- **TEXTE FOURNI**:
┄┄┄┄┄┄┄┄┄┄┄┄┄┄┄┄┄┄┄┄

Depuis 10 jours, les associations et les proches sont sans nouvelles d’un Syrien de 27 ans disparu la nuit du 3 mars en tentant de monter dans une embarcation dans le canal de l’Aa, pour rejoindre le Royaume-Uni. Les humanitaires ont saisi mardi le parquet de Dunkerque pour reprendre les recherches, et essayer de retrouver Jumaa Alhasan.
Il est 00h01 dimanche 3 mars lorsque les équipes d’Utopia 56 du nord de la France reçoivent un message sur le téléphone d’urgence : « A person died in the river », « une personne est morte dans la rivière », en français. Cette nuit-là, plusieurs embarcations ont tenté de rejoindre les côtes britanniques en traversant la Manche.

┄┄┄┄┄┄┄┄┄┄┄┄┄┄┄┄┄┄┄┄

[Quelques enregistrements]
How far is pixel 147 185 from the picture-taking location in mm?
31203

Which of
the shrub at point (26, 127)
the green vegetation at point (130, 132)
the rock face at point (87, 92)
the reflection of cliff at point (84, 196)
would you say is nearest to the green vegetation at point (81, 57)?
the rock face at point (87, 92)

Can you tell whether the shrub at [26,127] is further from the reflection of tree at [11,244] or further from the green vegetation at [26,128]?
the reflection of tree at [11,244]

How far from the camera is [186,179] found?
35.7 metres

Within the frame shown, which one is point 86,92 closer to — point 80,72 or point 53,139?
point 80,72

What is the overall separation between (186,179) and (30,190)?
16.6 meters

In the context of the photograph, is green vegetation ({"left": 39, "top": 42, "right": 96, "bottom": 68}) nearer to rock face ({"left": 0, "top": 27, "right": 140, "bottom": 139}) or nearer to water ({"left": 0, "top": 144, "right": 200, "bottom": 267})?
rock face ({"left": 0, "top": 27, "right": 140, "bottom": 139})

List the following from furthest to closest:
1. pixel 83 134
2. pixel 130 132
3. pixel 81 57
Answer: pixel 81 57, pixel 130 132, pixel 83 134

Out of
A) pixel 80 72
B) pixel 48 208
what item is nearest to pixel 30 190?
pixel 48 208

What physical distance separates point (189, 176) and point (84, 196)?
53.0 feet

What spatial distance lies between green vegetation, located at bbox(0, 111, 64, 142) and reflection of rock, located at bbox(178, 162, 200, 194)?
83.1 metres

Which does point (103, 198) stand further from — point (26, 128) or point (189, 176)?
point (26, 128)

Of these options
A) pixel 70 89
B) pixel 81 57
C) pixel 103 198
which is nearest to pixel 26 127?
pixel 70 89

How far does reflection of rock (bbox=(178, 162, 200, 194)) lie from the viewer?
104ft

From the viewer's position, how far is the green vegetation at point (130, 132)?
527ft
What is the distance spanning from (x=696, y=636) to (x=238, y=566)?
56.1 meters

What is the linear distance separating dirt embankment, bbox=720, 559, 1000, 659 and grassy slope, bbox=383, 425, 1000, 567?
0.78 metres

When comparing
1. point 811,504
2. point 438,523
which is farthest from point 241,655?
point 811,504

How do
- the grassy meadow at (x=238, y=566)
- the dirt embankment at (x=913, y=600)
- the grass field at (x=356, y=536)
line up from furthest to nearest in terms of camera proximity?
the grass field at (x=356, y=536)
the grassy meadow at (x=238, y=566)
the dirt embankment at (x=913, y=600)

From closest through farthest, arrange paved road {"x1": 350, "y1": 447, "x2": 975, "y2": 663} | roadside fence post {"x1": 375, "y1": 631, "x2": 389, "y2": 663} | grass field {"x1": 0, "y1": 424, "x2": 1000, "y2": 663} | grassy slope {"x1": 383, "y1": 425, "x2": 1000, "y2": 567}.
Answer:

┄┄┄┄┄┄┄┄┄┄┄┄┄┄┄┄┄┄┄┄

- **EXERCICE A**:
Dans l'article sur le Syrien disparu dans le canal de l'Aa, à quelle heure les équipes d'Utopia 56 reçoivent-elles le message sur le téléphone d'urgence ?
- **EXERCICE B**:
Prolongez l'article sur le Syrien disparu dans le canal de l'Aa à partir de sa dernière phrase.

- **RÉSULTAT A**:
À 00h01, le dimanche 3 mars.

- **RÉSULTAT B**:
Dans le canal de l’Aa, près de Gravelines, une fillette de sept ans perd la vie près de la commune de Watten. La même nuit, un autre migrant disparait à quelques mètres de là. Il s’agit de Jumaa Alhasan, un Syrien de 27 ans, signalent dans un communiqué plusieurs associations dont Utopia 56 et l’Auberge des migrants.
Disparition de Jumaa, 27 ans, dans l’Aa, près de Gravelines : famille, soutiens et associations demandent la reprise des recherches. Le procureur de la république de Dunkerque saisi.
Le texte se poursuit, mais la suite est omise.